Он и она пристально разглядывали друг друга в полусвете. Мужчина ждал, когда женщина поклонится, но та оставалась неподвижной.
У Демидова мелькнула мысль, что эта женщина лицом и станом напоминает ему родную мать, ее сверстниц и соседок деревенских женщин из-под Тулы или горожанок, жен и дочерей мастерового люда.
Покойница мать, при всей ее мягкости и преданности мужу, не раз говаривала сыну Акинфию, что истинным, главным оплотом Российского государства является не кто иной, как русская женщина, независимо от сословия, достатка и образования. Мать Акинфия любила подолгу толковать о женской гордости, о ее человеческом достоинстве и подспудной силе, проявляющейся в самые решительные минуты народной жизни.
Случалось ей спорить даже с отцом, когда она выговаривала ему, что, мол, есть бабы на Руси такой смелости, какая мужикам и не снится, и что, мол, перед русской женщиной даже татары на колени падали...
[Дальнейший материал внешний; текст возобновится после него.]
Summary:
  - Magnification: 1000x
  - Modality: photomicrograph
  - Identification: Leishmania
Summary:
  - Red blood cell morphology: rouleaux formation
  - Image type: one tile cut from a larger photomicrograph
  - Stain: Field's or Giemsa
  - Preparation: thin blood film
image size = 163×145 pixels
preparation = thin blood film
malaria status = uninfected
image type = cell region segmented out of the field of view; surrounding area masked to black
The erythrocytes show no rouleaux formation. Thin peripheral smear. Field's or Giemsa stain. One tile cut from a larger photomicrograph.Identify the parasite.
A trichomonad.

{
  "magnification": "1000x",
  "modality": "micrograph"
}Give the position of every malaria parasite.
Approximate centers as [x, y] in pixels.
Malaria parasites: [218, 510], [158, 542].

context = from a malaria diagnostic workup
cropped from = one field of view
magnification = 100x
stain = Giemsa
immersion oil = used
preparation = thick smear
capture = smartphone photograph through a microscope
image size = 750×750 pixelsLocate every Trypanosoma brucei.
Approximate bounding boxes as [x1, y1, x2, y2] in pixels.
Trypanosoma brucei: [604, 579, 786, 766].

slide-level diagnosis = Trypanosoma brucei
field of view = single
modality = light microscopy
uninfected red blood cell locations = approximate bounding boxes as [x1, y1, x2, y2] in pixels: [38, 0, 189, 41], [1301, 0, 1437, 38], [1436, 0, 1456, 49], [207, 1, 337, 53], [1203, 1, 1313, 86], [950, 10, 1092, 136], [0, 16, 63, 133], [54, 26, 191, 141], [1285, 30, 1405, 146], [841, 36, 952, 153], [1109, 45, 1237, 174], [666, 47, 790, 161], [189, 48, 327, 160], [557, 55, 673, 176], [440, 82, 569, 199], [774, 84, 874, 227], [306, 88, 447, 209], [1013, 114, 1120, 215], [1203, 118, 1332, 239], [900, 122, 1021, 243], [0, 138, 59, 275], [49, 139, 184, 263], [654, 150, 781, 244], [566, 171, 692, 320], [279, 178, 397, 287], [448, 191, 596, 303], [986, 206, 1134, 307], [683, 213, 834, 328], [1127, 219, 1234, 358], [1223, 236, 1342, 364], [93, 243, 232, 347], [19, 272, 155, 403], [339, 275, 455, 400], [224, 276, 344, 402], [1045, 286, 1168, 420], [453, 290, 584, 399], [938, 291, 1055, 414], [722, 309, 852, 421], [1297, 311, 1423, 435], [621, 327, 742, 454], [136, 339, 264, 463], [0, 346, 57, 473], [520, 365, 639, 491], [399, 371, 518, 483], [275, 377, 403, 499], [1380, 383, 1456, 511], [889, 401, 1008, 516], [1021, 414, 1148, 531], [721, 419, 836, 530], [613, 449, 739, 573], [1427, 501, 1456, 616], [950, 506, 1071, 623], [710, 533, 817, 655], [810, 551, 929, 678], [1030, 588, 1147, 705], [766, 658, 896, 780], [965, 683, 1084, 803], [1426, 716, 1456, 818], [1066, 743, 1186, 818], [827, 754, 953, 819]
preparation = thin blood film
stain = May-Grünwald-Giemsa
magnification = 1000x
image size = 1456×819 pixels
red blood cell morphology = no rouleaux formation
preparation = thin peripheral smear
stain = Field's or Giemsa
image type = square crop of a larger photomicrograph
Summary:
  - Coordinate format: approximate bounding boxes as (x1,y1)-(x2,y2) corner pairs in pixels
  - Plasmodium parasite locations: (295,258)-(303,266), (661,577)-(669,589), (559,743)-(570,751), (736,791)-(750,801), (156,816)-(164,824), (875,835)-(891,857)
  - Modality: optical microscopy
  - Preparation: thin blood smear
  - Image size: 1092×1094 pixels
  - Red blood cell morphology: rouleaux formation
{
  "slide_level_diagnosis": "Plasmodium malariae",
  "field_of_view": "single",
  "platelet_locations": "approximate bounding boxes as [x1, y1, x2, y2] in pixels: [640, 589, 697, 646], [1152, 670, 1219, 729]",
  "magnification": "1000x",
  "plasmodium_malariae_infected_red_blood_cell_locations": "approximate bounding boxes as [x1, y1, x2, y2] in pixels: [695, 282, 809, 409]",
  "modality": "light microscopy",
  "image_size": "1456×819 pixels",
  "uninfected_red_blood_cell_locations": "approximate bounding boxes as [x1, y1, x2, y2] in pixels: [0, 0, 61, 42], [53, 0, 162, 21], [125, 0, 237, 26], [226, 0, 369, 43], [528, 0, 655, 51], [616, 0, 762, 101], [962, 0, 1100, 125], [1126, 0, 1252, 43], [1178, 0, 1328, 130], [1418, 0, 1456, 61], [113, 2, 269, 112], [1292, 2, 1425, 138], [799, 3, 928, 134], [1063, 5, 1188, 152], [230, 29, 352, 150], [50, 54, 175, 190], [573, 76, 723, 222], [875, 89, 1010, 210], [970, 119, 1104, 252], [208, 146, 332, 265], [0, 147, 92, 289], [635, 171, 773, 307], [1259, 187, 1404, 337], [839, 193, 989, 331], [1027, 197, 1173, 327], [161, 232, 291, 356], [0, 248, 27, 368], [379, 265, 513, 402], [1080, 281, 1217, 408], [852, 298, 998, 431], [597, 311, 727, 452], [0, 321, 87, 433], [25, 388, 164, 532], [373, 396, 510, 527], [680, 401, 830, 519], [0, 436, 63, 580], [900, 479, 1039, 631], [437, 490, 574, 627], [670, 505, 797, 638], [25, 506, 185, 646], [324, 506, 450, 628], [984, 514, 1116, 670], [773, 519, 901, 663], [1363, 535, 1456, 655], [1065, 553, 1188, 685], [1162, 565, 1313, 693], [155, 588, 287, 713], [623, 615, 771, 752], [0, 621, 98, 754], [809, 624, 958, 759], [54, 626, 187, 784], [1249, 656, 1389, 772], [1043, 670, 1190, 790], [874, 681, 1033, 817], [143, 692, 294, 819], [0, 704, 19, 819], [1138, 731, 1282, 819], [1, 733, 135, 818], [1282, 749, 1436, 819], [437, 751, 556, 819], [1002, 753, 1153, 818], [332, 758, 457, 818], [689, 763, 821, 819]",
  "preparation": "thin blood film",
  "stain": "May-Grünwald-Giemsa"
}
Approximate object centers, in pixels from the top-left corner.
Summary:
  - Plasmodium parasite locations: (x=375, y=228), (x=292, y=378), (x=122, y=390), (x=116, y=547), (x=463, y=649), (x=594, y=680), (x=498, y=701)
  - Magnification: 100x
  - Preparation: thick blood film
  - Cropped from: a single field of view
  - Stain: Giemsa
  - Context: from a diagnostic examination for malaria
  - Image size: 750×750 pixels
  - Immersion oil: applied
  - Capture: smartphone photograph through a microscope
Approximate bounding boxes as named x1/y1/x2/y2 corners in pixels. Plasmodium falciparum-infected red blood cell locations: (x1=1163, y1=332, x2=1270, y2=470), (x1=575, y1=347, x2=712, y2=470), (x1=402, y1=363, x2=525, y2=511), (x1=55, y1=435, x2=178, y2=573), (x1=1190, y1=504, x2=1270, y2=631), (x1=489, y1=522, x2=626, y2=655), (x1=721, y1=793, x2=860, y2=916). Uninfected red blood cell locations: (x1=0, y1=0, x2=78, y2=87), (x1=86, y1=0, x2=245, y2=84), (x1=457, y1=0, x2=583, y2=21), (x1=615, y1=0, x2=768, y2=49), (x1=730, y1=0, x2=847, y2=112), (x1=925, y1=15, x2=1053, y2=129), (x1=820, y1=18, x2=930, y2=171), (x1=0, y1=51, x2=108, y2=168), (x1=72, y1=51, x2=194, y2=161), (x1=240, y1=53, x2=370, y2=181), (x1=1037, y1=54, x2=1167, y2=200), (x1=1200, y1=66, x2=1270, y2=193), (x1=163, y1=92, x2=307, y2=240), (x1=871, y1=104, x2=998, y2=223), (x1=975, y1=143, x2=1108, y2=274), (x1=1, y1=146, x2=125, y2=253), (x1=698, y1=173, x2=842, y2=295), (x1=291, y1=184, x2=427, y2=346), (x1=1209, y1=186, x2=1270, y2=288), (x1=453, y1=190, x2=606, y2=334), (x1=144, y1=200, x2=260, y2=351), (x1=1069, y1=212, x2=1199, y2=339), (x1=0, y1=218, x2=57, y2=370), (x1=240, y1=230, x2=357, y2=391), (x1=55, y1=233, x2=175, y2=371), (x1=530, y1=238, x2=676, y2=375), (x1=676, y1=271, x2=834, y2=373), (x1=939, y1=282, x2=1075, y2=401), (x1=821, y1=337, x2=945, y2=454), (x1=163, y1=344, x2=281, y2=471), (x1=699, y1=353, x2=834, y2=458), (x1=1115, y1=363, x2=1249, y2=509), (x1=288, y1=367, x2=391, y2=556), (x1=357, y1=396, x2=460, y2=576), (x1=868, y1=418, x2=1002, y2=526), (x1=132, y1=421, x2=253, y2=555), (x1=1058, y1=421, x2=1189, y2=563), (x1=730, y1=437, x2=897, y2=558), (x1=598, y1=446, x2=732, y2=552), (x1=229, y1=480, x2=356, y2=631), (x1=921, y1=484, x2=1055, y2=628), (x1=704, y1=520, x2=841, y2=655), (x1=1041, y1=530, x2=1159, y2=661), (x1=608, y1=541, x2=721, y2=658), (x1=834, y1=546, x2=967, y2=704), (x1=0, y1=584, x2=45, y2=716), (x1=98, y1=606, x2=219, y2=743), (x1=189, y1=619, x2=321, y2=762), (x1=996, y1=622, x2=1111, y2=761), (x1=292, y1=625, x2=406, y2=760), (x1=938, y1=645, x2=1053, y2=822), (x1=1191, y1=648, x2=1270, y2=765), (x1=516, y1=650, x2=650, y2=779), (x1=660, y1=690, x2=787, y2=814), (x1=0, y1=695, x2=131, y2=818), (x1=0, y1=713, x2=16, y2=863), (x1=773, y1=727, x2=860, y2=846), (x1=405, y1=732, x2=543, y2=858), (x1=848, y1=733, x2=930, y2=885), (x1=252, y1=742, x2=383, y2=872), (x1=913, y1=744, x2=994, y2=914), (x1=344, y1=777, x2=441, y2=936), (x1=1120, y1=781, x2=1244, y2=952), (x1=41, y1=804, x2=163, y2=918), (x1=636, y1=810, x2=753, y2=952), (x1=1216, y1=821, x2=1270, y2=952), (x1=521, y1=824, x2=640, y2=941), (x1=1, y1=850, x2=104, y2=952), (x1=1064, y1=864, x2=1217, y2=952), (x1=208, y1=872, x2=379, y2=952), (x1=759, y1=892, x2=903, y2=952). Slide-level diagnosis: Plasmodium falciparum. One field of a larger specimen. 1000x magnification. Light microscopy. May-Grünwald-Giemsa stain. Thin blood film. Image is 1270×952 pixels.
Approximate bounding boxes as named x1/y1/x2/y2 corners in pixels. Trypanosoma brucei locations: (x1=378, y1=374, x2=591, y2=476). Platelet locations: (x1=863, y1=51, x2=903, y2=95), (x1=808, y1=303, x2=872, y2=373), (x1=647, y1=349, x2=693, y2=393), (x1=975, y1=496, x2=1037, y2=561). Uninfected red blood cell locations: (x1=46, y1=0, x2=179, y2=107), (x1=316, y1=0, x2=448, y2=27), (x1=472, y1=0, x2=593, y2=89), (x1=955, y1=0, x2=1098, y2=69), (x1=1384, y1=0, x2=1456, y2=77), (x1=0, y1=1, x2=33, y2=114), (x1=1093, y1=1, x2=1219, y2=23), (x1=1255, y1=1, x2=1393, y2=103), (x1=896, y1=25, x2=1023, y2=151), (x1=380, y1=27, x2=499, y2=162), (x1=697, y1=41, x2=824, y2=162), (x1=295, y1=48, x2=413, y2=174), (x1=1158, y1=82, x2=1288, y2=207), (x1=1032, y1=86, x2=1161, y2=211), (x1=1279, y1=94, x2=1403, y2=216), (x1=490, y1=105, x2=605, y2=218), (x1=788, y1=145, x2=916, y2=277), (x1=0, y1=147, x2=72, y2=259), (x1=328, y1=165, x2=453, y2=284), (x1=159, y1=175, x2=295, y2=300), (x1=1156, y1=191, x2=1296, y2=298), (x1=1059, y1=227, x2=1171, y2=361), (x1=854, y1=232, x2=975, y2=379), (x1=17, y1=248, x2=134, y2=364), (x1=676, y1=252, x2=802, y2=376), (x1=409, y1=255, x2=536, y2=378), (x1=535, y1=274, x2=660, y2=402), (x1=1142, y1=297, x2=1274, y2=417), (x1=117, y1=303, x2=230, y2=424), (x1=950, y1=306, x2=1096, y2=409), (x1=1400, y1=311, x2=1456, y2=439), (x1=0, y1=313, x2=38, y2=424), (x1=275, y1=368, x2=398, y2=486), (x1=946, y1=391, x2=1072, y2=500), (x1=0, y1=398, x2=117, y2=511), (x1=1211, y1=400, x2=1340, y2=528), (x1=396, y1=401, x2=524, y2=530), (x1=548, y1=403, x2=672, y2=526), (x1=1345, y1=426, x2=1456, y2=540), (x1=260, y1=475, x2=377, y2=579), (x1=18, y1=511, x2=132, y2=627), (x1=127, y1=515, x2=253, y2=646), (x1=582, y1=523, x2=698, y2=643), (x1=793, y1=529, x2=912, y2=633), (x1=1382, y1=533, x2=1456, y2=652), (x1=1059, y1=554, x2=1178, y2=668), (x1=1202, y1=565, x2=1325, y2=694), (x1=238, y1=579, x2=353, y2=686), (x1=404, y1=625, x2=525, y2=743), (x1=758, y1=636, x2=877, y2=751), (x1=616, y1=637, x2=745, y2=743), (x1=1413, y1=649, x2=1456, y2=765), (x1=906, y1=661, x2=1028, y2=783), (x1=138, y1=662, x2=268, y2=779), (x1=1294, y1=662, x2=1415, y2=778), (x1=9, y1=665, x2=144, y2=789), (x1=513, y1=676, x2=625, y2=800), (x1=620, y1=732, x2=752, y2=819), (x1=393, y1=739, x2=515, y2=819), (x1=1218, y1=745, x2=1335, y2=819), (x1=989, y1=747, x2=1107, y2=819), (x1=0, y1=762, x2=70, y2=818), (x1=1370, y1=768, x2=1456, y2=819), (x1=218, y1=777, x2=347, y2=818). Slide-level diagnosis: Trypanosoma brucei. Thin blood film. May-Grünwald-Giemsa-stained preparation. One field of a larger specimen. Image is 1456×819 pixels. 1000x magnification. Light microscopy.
Незнакомая женщина в комнате показалась Демидову красивее Сусанны, но это была иная красота, иное обаяние, чем у той. В покойной Сусанне была греховная чара, беспокойная страсть, острота вечной изменчивости, капризная игра настроений. Здесь ощущалось спокойное достоинство, выдержка и ласковая настойчивость. Та – любовница, эта – жена и мать.
Акинфий был настолько привычен к услугам холопов и холопок, что никогда не испытывал стеснения, позволяя себя одевать и раздевать. Но в этот раз, в присутствии незнакомой красавицы, присланной ублажать его, ухаживать за ним, он почувствовал какую-то мешающую неловкость. Между тем он устал, ноги истомились в узких парадных башмаках, хотелось скорее раздеться и разуться.
– Позвони лакею, – велел Демидов. – Пусть разует меня. А сама сядь, посиди. В ногах правды нет.
– Зачем же лакея-то? – проговорила женщина с удивлением. – Сама тебя разую. Не барыня. Наше дело подневольное, коли уж привел бог демидовскими стать.